I stood in front of everyone, but I tried to keep my eyes focused on the top of the window frame at the back of the class. Two minutes had never seemed such a long time. The silence was absolute and that just made me more nervous. I swayed a bit, putting my weight on one leg and then shifting it to the other.
‘Ermm,’ I said. ‘My name is Ashleigh, Ash for short, and what makes me stand out from the crowd is the home I live in. It’s more beautiful and more expensive than most people can imagine and I’m going to describe it to you …’
No one applauded when I finished, but at least I got to nearly two minutes. I was so grateful to finally sit down.
Mum’s first flight was cancelled because of severe weather in Melbourne, but she was able to get a later one. She had a car waiting for her at the airport in Sydney and Aiden and I were allowed to stay up late for her return, though after the lecture we’d had I wasn’t sure if I really wanted to.
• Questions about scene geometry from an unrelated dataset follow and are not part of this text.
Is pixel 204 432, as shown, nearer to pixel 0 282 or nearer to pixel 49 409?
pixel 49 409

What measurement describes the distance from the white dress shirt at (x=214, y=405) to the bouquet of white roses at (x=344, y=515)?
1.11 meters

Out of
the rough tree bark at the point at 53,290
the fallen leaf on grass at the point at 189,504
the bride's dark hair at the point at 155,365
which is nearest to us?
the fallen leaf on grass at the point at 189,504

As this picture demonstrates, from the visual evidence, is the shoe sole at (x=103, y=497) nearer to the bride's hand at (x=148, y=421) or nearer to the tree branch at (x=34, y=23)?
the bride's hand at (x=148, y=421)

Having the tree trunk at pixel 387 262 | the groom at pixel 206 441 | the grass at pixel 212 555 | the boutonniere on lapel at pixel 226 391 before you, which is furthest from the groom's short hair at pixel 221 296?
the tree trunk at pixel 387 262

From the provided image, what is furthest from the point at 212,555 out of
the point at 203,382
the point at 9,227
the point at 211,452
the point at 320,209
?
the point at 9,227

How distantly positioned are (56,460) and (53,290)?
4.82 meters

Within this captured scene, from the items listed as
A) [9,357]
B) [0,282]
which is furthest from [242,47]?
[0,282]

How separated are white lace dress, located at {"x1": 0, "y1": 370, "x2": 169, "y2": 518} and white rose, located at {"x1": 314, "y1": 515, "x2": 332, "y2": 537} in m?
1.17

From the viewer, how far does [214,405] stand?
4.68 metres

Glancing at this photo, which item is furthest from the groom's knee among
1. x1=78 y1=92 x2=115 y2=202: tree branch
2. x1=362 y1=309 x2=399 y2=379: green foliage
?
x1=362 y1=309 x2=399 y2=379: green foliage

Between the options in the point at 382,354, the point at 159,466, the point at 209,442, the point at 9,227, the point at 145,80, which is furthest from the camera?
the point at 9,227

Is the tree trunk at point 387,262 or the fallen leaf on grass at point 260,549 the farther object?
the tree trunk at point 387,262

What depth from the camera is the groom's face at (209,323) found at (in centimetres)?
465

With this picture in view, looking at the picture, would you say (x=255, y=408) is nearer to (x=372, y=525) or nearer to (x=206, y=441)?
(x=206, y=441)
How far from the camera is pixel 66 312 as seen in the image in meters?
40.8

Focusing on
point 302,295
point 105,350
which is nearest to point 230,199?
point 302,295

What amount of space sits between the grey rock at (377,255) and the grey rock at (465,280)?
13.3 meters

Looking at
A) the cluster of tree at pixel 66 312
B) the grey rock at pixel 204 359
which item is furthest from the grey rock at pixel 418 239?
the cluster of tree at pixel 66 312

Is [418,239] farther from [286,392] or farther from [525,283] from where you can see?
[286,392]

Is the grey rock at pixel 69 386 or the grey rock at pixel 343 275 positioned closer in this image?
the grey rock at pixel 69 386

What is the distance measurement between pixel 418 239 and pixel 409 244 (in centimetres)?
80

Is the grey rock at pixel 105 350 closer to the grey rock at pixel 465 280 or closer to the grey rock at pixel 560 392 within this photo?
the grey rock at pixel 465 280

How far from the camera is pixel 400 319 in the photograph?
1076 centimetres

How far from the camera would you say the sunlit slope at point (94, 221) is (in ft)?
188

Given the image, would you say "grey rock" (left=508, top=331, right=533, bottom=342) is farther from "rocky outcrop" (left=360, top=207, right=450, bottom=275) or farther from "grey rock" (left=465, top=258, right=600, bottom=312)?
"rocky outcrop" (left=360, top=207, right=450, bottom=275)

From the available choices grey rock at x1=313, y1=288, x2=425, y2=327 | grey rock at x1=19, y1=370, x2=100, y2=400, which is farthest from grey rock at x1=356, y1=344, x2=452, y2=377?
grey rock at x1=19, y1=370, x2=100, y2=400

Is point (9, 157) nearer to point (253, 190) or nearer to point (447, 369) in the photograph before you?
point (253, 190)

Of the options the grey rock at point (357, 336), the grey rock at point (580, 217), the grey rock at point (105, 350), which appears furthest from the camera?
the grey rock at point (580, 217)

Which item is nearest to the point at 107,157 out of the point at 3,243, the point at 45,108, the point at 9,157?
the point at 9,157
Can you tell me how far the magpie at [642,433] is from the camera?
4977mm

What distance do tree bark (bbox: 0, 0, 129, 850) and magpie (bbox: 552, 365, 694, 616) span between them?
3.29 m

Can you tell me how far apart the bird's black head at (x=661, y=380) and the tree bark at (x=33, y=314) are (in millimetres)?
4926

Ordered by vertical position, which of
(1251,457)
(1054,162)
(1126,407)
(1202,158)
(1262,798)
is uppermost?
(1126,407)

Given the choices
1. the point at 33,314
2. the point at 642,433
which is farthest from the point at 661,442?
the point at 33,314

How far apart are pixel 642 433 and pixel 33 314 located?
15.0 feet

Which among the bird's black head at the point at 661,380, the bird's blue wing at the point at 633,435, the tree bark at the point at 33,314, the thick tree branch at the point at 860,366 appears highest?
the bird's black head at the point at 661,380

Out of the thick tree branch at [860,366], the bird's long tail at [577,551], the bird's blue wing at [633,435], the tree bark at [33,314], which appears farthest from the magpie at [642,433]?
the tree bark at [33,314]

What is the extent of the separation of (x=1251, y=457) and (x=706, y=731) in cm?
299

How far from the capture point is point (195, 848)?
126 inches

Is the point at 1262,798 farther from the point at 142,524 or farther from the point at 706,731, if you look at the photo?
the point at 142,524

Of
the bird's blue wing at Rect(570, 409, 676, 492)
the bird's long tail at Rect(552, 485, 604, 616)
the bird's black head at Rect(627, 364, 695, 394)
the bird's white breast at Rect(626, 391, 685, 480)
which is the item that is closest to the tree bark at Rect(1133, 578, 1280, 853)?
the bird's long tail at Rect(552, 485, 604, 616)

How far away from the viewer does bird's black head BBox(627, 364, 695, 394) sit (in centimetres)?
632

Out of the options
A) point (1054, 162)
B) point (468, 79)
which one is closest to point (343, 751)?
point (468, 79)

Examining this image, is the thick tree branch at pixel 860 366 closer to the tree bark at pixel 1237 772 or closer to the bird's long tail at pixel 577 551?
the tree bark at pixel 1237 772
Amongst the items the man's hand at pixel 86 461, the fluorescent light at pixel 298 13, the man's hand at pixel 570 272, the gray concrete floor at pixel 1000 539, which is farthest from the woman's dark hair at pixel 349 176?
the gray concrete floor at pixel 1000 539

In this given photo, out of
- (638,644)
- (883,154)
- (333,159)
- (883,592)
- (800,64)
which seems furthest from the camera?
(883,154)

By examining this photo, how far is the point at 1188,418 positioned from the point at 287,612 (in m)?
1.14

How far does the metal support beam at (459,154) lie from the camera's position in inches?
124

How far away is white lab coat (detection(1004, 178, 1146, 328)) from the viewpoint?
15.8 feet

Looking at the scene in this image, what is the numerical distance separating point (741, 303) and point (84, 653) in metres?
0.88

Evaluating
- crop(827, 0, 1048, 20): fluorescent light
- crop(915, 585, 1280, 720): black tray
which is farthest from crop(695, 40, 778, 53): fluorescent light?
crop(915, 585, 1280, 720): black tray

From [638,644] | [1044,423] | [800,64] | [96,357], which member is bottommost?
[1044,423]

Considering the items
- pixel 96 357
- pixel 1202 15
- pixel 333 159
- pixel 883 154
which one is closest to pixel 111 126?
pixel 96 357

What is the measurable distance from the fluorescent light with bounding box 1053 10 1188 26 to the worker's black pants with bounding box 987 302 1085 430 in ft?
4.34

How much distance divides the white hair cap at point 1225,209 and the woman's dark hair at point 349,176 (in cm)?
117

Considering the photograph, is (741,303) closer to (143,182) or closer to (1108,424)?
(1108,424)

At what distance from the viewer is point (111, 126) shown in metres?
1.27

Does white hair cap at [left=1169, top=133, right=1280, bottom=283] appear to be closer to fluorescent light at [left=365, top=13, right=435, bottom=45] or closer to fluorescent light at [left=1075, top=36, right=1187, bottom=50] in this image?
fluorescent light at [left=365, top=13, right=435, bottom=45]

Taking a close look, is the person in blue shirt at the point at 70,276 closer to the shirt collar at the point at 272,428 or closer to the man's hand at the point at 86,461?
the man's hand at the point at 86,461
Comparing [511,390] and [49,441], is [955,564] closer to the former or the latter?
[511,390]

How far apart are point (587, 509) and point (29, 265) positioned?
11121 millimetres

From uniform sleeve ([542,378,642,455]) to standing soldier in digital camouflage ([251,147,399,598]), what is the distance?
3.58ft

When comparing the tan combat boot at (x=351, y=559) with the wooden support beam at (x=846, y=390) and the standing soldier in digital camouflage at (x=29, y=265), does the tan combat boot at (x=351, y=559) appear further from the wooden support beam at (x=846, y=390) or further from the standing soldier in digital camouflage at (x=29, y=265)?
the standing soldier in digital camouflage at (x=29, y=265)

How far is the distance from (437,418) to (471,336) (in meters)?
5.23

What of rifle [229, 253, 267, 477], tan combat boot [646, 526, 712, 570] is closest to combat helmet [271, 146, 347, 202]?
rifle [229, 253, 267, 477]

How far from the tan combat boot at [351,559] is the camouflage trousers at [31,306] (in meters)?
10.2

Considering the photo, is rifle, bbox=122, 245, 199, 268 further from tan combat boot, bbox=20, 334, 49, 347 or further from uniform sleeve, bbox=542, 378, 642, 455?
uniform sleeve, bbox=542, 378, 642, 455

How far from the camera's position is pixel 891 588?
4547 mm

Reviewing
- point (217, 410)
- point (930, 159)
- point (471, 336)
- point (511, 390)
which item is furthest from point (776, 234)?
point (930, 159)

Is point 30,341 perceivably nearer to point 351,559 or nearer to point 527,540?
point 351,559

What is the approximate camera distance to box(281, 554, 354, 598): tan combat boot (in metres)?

As it turned out, most of her anger had evaporated over time. She made it plain that she was still upset with us, but it was more disappointment now.
Dad asked about the conference and she told us that there had been good advances on the use of artificial intelligence in helping some developing countries deal with the effects of climate change. She and Dad had a good chat about it, but I didn’t pay a huge amount of attention because it was, to be strictly honest, a bit boring.
Finally, I got the opportunity to bring up the subject I’d been dying to ask about.
‘Mum? You said something about a school camp and that we probably wouldn’t be allowed to go, but Aiden and I don’t know anything about it. What’s the camp?’
For a moment I thought Mum was going to tell us to mind our own business, that she and Dad were still going to talk about it and leave us totally in suspense. In fact I could almost see those thought processes flit across her face. But then she obviously decided to put us out of our misery.
‘When your father and I enrolled you at school, they said they had a camp planned. In about four weeks, as it turns out. The expectation was that you would both go along.’
Aiden and I looked at each other. Going away without Mum and Dad, with Mr Meredith and the other kids from our class? That sounded beyond awesome.
‘And?’ I asked.
‘It’s a five-day camp in the Blue Mountains. Hiking, a bit of horseriding, apparently, and some kayaking. The school has a building up there, very secure against any bad weather that might blow in, as well as trained outback specialists who can keep you safe from wildlife and even gather food if necessary. That’s unlikely though, since they take all the comforts with them.’
Dad took over.
‘Your class teacher goes with you, as well as a nurse and some pretty tough guys who act as bodyguards in case you meet people who … well, who might not be the kind of people you’d want to meet. We were assured it’s entirely safe, that everyone has the best time, that you’ll fish and barbecue and tell stories over camp fires.’ He glanced at Mum. ‘It’d better be special, given it costs an arm and a leg.’
‘Can we go, please? Please?’ I knew Aiden wouldn’t beg. He’s the kind who’ll take his punishment without complaint, but I’m made of different stuff. This sounded totally brilliant and I’d beg on my hands and knees if I had to.
‘We haven’t decided yet,’ said Dad. ‘We told you. Your mum and I are going to discuss it and as you well know, she’s barely been home five minutes.’
‘We’re so sorry that Aiden did what he did,’ I said. ‘Isn’t that right, Aiden?’ I think he nodded. ‘We’ll be good as gold, I swear. And this is not an opportunity that comes up very often.’ That was an understatement. I’d never had an opportunity like this.
‘Your father said we’ll talk about it,’ said Mum. ‘Now go to bed, the pair of you. Any more arguing about it, Ashleigh, and I can guarantee that you won’t be going. You’ve said good as gold, so put up or shut up. Better still, both.’
I shut up.
That night I let Aiden hold my hand and later I dreamed of camp fires and toasting marshmallows and horseriding and kayak rides through white water. I was smiling as I slept. I know because when I woke up to a morning charged with thunderclouds my face was aching.